Associate Professor, School of Integrative Plant Science Plant Pathology and Plant-Microbe Biology Section
Fungi: The Good, The Bad & The Ugly
Fungi play important and complex roles in our landscapes, whether they’re “bad” pathogens, or “good” symbionts… or something else. They can shift nutrient balances; they help build soils and sequester carbon; they play a role in a plant’s ability to establish and thrive. Some fungi eat toxins; others make them. Almost all plants are mycorrhizal with one or (usually) more fungi. Lately we have learned a lot about mycorrhizal symbioses, and the ways they interact with invasive plants. I’ll share some background and introduce ideas about how fungi can influence landscapes, nudging you to notice and learn more about them. Depending on your spirit of adventure, any talk about fungi is either frustrating for all its “we don’t knows,” or vastly exciting for all the “unexplored frontiers.” For me? the latter!

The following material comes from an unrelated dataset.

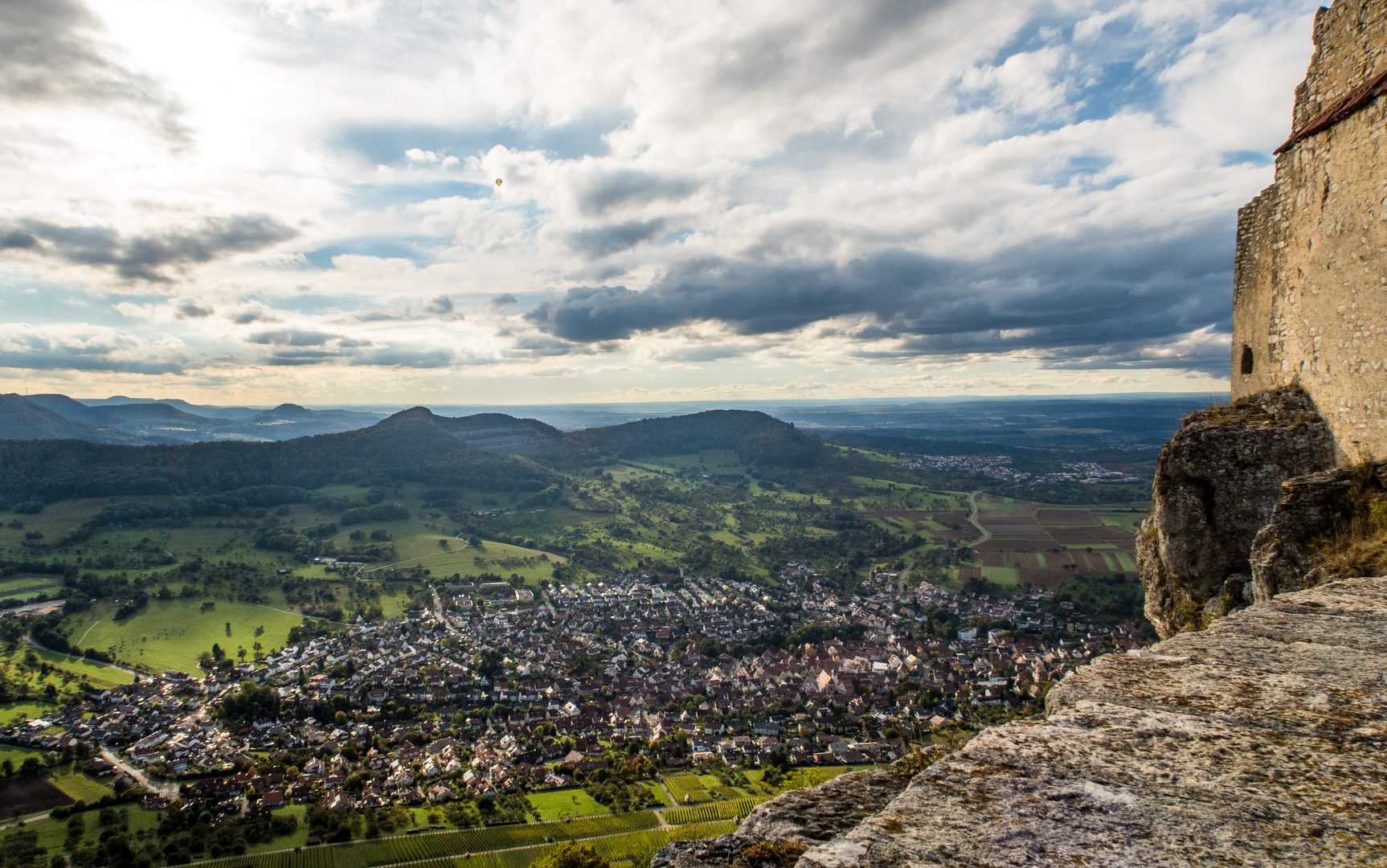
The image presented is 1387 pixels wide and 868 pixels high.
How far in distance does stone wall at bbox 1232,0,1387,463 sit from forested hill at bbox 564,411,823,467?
150522 mm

I am a mycologist with a focus on the classification, evolution, and characterization of fungi, particularly those that cause newly characterized diseases. Fungi are a particularly poorly known group, with only about 5% of species formally described. My focus is in fungal biodiversity, especially of species that are pathogens of insects, and molds that spoil foods. I use molecular and morphological approaches to discover their relationships, devise classification systems, and understand factors that have driven their evolution. I direct the Cornell Plant Pathology Herbarium (CUP), a world-class collection that documents the biodiversity of fungi and plant disease organisms. I teach classes and do public outreach to build a greater understanding of fungi and their roles in our lives.